I changed the method to simple yes no question and to analyse each transaction individually. Now it is correct 85% of the time and very consistent.
Same model, same question essentially but a different way of asking it.
Oftentimes I ask simple factual questions that I don't know the answer to. This is something it should excel at, yet it usually fails, at least on the first try. I guess I subconsciously ignore questions that are extremely easy to google (if you ignore the worst AI in existence) or can be found by opening the [insert keyword] wikipedia article. You don't need AI for those.
Amusingly enough, my rule of thumb for if an LLM is likely to be able to answer a question is "could somebody who just read the relevant Wikipedia page answer this?"
I can't. That's my single biggest frustration about using LLMs: so much of what they can and cannot do comes down to intuition you need to build up over time, and I can't figure out how to express that intuition in a way that can quickly transfer to other people.
The most recent one I have was not in English. It was a translation question of a slang word between two non-English languages. It failed miserably (just made up some complete nonsense). Google had no trouble finding relevant pages or images for that word (without any extra prompt), so it was rather unique and not that obscure. Disclaimer: I'm not using any extra prompts like "don't make shit up and just tell me you don't know".

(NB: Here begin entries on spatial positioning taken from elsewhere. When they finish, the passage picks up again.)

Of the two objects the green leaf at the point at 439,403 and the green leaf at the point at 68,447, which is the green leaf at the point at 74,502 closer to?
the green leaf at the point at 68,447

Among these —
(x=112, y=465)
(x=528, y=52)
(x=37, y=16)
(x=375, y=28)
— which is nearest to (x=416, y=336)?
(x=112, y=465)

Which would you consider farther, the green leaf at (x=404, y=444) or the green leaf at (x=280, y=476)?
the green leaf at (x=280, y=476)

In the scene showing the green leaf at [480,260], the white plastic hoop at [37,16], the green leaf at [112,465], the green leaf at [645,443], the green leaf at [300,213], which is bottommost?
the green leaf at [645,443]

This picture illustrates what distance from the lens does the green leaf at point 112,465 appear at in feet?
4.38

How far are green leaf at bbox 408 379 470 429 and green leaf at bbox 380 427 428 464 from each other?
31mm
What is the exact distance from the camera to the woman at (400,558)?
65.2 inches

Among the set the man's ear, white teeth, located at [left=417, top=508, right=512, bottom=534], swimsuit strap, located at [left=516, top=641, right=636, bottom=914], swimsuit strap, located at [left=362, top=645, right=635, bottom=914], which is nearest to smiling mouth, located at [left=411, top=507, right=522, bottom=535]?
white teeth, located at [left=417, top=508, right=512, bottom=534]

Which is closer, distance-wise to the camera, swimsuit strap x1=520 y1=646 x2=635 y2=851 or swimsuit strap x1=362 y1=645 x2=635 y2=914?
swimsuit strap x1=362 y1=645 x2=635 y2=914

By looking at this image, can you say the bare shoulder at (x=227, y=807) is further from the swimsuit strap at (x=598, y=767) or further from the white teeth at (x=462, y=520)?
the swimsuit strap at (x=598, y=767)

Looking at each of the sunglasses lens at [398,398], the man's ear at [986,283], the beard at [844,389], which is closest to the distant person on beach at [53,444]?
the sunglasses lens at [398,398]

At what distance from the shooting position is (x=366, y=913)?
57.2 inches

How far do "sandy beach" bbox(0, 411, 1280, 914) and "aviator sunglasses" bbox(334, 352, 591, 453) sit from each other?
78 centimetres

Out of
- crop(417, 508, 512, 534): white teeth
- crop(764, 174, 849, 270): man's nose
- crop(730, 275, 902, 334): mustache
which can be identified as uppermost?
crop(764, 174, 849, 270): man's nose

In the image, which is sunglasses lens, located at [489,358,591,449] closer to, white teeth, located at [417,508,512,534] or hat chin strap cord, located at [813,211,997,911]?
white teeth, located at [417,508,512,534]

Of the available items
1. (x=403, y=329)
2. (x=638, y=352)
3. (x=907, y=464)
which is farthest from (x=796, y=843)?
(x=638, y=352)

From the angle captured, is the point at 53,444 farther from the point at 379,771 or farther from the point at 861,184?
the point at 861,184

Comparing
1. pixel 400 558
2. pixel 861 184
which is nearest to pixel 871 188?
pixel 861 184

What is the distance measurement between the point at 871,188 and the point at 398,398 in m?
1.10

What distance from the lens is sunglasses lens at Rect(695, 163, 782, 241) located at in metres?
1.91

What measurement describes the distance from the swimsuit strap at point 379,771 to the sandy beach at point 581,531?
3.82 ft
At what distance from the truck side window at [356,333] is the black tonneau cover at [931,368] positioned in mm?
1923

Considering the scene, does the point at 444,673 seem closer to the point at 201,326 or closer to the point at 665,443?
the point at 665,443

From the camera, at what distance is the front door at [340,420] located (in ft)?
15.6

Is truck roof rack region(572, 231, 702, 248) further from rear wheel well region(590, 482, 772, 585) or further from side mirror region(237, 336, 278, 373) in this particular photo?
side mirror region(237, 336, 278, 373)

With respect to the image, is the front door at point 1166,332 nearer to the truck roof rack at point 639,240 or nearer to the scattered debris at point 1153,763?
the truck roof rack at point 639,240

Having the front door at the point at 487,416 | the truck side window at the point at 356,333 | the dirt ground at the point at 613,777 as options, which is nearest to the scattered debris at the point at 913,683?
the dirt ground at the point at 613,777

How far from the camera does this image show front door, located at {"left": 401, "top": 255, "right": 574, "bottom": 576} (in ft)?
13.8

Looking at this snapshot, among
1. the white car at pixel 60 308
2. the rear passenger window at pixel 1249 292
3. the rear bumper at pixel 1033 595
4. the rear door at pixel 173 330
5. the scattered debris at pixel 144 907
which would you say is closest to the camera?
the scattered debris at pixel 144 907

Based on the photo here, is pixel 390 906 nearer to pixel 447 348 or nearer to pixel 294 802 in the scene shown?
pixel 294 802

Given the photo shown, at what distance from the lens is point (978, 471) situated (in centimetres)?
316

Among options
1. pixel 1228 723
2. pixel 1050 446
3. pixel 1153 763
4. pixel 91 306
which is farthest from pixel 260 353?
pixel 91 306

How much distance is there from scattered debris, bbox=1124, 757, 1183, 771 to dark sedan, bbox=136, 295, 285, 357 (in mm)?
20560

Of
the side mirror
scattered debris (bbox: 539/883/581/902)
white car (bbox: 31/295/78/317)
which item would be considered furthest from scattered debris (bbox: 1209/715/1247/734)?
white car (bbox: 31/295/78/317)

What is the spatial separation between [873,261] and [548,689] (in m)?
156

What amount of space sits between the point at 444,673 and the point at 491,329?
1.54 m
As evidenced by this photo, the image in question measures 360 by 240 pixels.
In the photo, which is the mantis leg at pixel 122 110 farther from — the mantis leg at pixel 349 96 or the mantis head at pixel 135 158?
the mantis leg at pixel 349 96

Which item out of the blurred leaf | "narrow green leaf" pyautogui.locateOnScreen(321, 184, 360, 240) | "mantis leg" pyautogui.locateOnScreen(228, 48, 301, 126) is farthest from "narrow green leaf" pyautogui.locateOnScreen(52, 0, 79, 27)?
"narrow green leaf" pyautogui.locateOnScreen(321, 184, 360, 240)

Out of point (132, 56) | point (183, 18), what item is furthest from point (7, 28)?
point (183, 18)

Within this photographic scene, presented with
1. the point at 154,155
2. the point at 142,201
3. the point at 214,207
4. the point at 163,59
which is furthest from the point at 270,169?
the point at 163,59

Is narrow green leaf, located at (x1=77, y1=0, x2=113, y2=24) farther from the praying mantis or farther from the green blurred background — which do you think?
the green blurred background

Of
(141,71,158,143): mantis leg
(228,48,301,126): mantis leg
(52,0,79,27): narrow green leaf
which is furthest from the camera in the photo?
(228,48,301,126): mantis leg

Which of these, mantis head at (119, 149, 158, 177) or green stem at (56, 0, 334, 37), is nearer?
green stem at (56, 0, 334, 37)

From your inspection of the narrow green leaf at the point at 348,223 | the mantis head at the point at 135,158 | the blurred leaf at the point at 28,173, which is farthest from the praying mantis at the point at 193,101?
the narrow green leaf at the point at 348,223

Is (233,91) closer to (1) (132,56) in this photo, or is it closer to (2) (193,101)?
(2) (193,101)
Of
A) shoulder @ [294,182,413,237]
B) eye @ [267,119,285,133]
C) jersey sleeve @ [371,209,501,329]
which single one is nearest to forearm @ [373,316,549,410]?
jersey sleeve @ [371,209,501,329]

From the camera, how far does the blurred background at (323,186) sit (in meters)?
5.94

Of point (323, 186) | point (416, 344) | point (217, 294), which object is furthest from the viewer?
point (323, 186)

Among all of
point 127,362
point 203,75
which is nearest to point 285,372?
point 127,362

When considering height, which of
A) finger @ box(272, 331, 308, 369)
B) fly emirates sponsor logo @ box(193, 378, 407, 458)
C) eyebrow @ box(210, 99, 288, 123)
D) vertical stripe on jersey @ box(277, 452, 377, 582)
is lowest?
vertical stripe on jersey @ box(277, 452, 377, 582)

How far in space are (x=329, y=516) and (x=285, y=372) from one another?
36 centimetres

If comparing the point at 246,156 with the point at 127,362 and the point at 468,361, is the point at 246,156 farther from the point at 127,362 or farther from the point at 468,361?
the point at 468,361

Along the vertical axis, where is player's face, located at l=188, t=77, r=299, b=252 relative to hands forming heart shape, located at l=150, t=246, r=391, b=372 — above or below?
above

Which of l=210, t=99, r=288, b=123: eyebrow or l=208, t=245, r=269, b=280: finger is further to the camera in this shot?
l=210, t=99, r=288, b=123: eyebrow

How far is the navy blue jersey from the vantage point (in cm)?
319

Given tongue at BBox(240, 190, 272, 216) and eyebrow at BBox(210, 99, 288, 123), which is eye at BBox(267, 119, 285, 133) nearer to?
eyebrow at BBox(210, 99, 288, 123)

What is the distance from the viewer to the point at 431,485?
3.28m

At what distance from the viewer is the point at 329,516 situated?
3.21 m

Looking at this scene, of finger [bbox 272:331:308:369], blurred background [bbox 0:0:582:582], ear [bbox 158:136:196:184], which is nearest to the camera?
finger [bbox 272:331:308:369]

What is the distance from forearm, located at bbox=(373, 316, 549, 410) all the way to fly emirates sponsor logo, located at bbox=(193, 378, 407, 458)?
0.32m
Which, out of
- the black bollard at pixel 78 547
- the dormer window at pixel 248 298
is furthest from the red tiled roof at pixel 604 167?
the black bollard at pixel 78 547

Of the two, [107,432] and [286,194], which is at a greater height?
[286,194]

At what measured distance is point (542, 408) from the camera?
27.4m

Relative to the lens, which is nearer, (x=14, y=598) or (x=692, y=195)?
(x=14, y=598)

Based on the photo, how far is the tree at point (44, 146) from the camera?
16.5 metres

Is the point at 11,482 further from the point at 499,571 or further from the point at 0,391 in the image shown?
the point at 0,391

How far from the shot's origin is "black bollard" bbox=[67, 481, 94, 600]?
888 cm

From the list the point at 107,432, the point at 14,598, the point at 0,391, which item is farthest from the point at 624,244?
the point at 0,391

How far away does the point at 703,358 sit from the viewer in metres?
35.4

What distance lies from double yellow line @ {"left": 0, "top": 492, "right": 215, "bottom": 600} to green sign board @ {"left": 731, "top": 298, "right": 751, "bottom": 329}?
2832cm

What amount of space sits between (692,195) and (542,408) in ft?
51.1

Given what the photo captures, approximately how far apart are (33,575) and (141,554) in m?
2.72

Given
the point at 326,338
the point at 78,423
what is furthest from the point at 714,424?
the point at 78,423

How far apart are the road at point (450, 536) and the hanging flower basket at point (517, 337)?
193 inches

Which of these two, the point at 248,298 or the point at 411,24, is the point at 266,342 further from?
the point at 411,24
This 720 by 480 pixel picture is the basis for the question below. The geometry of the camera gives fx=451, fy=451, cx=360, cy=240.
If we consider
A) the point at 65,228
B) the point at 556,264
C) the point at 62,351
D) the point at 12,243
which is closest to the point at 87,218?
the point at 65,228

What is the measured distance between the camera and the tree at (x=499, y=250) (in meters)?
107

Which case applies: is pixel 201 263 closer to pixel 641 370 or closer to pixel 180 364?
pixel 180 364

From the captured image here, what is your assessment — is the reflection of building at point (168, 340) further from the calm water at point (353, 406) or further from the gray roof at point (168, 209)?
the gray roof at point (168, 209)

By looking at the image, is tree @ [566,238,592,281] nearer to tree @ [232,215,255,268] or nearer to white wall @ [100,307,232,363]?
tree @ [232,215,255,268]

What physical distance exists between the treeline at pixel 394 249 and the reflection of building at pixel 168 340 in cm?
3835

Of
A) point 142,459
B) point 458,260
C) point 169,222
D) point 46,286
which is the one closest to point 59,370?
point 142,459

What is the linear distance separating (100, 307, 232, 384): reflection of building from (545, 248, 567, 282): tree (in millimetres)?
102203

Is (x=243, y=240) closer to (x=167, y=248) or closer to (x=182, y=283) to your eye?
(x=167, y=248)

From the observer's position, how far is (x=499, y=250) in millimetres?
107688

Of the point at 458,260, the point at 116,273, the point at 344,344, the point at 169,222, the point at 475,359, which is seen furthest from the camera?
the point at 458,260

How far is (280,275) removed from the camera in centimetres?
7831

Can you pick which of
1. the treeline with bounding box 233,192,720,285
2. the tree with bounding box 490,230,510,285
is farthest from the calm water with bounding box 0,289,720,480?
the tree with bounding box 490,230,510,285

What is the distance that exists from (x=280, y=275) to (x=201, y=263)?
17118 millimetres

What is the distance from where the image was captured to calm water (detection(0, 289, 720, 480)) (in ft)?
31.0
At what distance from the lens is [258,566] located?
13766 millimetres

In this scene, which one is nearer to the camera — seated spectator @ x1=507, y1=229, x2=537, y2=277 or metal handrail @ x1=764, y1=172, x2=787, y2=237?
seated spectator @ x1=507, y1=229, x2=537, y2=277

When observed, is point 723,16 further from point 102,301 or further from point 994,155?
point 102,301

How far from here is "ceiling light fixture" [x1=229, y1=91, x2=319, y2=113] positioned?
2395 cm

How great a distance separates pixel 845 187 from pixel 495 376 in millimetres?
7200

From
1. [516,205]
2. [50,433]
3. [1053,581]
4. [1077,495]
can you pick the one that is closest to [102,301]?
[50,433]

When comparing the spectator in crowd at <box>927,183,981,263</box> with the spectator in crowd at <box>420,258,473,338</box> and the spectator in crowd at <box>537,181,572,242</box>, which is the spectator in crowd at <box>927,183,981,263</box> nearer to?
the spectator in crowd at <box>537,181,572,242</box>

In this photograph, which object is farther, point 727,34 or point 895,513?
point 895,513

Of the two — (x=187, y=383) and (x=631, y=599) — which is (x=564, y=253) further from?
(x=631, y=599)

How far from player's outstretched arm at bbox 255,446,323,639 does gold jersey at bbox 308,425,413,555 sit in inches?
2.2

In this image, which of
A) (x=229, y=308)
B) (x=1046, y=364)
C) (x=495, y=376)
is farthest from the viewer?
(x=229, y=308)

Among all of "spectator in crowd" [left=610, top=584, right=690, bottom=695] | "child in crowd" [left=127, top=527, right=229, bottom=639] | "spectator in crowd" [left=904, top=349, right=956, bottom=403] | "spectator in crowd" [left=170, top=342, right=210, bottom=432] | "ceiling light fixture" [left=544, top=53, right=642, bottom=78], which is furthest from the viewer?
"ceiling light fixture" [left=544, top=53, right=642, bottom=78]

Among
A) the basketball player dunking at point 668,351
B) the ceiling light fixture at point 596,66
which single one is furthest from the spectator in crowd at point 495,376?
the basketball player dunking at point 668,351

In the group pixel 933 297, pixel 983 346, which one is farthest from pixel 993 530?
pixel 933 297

Most recent technical I can remember (and now would be a good time to have the actual prompt) was that I asked whether MySQL has a way to run UPDATE without waiting for lock. Basically ignore rows that are locked. It (Sonnet 4 IIRC) answered of course and gave me an invalid query in the form of `UDPATE ... SKIP LOCKED`;
I can't imagine what damage this does if people are using it for questions they don't/can't verify. Programming is relatively safe in this regard.
But as I noted in my other reply, there will be a bias on my side, as I probably disregard questions that I know how to easily find answers to. That's not something I'd applaud AI for.
I find this the most surprising. I have yet to cross 50% threshold of bullshit to possibly truth. In any kind of topic I use LLMs for.